Ambassador Kelly Craft
U.S. Mission to the United Nations
New York, New York
December 1, 2020
World War II inflicted unspeakable pain and suffering for tens of millions who fell victim to that horrendous chapter of mankind. And 75 years later, we still feel this impact. This is why the United States is proud to join the global community in commemorating the anniversary of the end of the war.
The enormity of the human toll of the war demands that we reflect upon the lessons learned from the biggest tragedy of the 20th century, and pay our respect to its victims.
As President Harry Truman stated at the conclusion of the war, “Our thoughts go out to our gallant Allies in this war, to those who resisted the invaders, to those who were not strong enough to hold out, but who, nevertheless, kept the fires of resistance alive within the souls of their people, to those who stood up against great odds and held the line, until the United Nations, together, were able to supply the arms and the men with which to overcome the forces of evil. This is a victory of more than arms alone. This is a victory of liberty over tyranny.”
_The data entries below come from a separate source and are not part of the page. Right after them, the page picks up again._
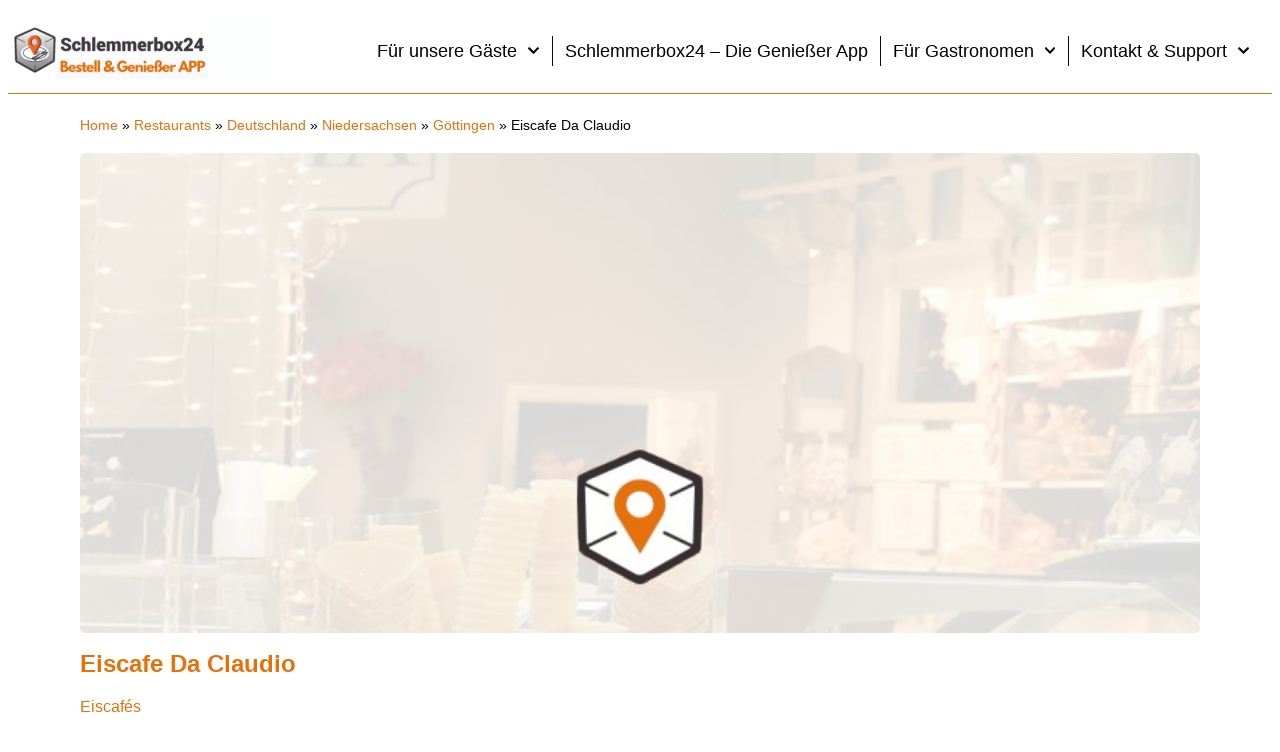

--- FILE ---
content_type: application/javascript
request_url: https://prism.app-us1.com/?a=28861020&u=https%3A%2F%2Fschlemmerbox24.de%2Fplaces%2Feiscafe-da-claudio-3%2F
body_size: 123
content:
window.visitorGlobalObject=window.visitorGlobalObject||window.prismGlobalObject;window.visitorGlobalObject.setVisitorId('6af34f47-d6f2-4bea-a947-bc5e2b959156', '28861020');window.visitorGlobalObject.setWhitelistedServices('tracking', '28861020');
The war left an estimated 60 million dead worldwide, with civilians comprising the majority of the countless wounded, displaced, and missing.
We remember the horror of the Holocaust of the Jews, the genocide of the Roma, and the persecution of the other marginalized groups by the Nazis and their sympathizers and collaborators.
While we honor the memory of those mercilessly killed and tortured, as well as the trauma felt by generations, we must renew our solemn vow to fight against modern-day atrocities.
We call upon the international community to reflect upon and confront the lessons of that terrible war, and to carry forth the voices and experiences of those who endured it, to teach the lessons of history to future generations.
This is also a time to embrace our common humanity and affirm the sanctity of every precious life.
The vast death and destruction of the Second World War made obvious the need for a convening body dedicated to peace, security, and human rights. Those objectives were enshrined in the UN Charter and the Universal Declaration of Human Rights and are the basis upon which we must work together today to build a peaceful, prosperous, and just world for all.
Wherever these principles are violated, stability, development, and human lives are threatened.
As we mark the 75th anniversary of the end of World War II, we hold its victims in our collective hearts and memories. May we summon the political will to end the tyrannies of our own time, to aid the victims of war and oppression, and to work for reconciliation and peace among all nations.
In the words of President Dwight D. Eisenhower, “Let us solemnly remember the sacrifices of all those who fought so valiantly, on the seas, in the air, and on foreign shores, to preserve our heritage of freedom, and let us reconsecrate ourselves to the task of promoting an enduring peace so that their efforts shall not have been in vain.”